Nitpicker wrote:Neufer, that strikes me as a rather obfuscated explanation. (At least I know it is really you.)

Assuming a planet is only orbiting one star, and assuming the only significant components to the analemma are eccentricity and axial tilt:

4) A planet with an eccentric orbit and some axial tilt, will have an analemma which may or may not cross itself (oval, teardrop, peanut, or figure-8 shaped), depending on whether the component of eccentricity is dominant enough to overcome the cross-over inherent in the tilt component.

Well, I can't help much with Art's interpretation but it may not be in conflict with your statements. It seems he is relating analemma crossing to EOT derivatives. I don't think he's disagreeing with you that eccentricity does affect crossing. In fact he'd quickly say that the crossing shares a coupled dependence between e and ε. However, I do find his discussion overly abstract. My contribution below is not easy to understand either, but you may find the result helpful.
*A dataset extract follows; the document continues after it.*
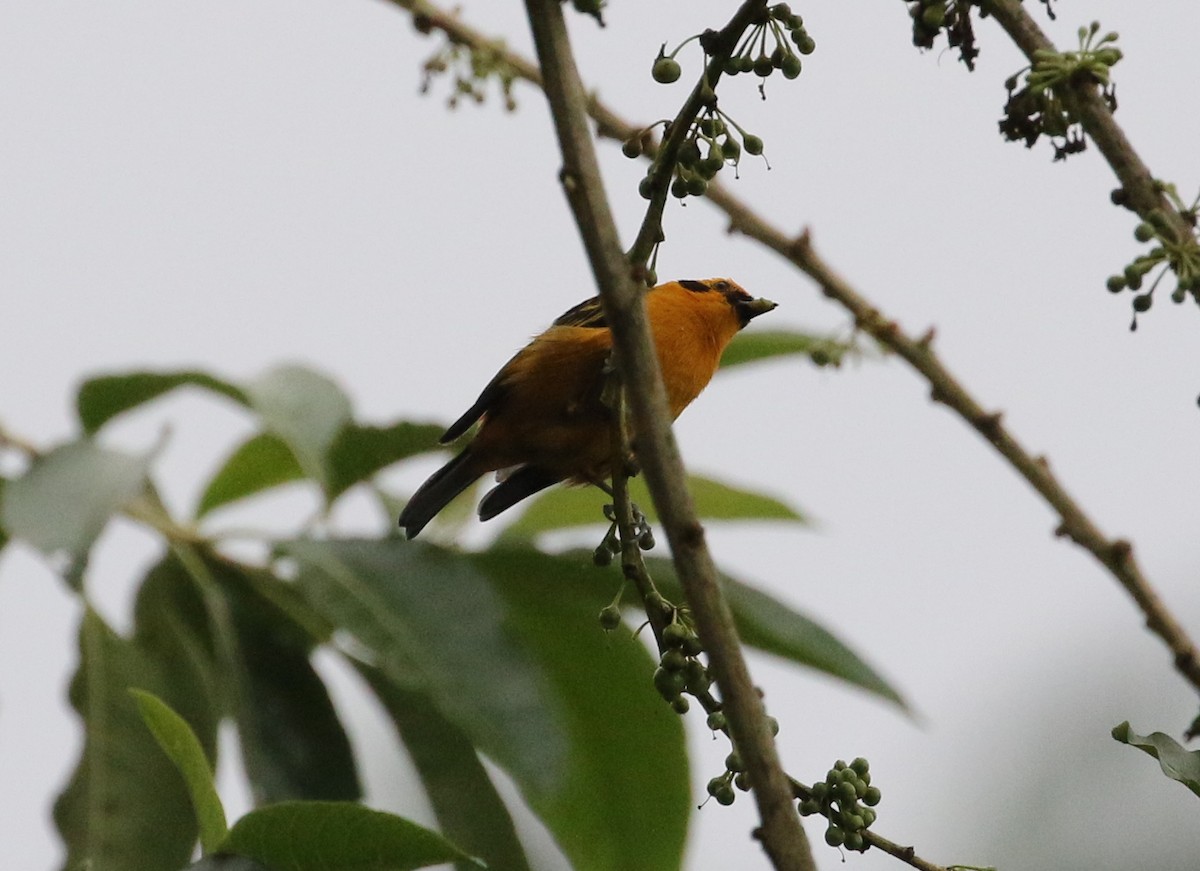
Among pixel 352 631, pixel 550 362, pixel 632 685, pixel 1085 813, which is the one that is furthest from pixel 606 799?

Anyway, I decided to try to express analemma crossing mathematically in terms of the key parameters. This is not an easy problem. My reasoning was founded in an equivalence condition between EOT 1st and 2nd derivatives, but likely not related to Art's reasoning. By looking at the threshold condition for crossing in terms of the derivatives, I realized that one might be able to express an upper bound for crossing, i.e. given an axis tilt, the eccentricity must be < xxx for analemma crossing to occur. I soon remembered another significant factor that would have to be modeled. I call it Δ and it is defined as the angle between the Line of Apsides and the Line of Solstice (a similar line connecting the planet's summer and winter solstice orbital positions). Δ is a parameter that describes the apparent analemma tip. For Earth, if Δ = 0° then our "high noon" analemma would appear truly vertical (which it doesn't). Since the perihelion dates are ~13 days after the solstice, |Δ| ≈ 13°.

After some bona-fide derivation and brute force analysis, I derived a very good approximation for the upper bound eccentricity limit for analemma crossing. I only tested it for Earth and Mars having axis tilts (ε) ranging from 1° to ~70°, and Δ ranging from 0° to 65°. For all cases, the threshold eccentricity for crossing landed within 1% of the analemma models, and the predicted threshold eccentricity ranged from <0.0001 to ~3.3.

Thresold Eccentricity for Analemma Crossing.JPG

I don't tout this to be a general solution for all conditions, but it is surprisingly accurate over a fairly broad test window. I haven't run across this relationship before and I'm probably the only one geeky enough to enjoy this find.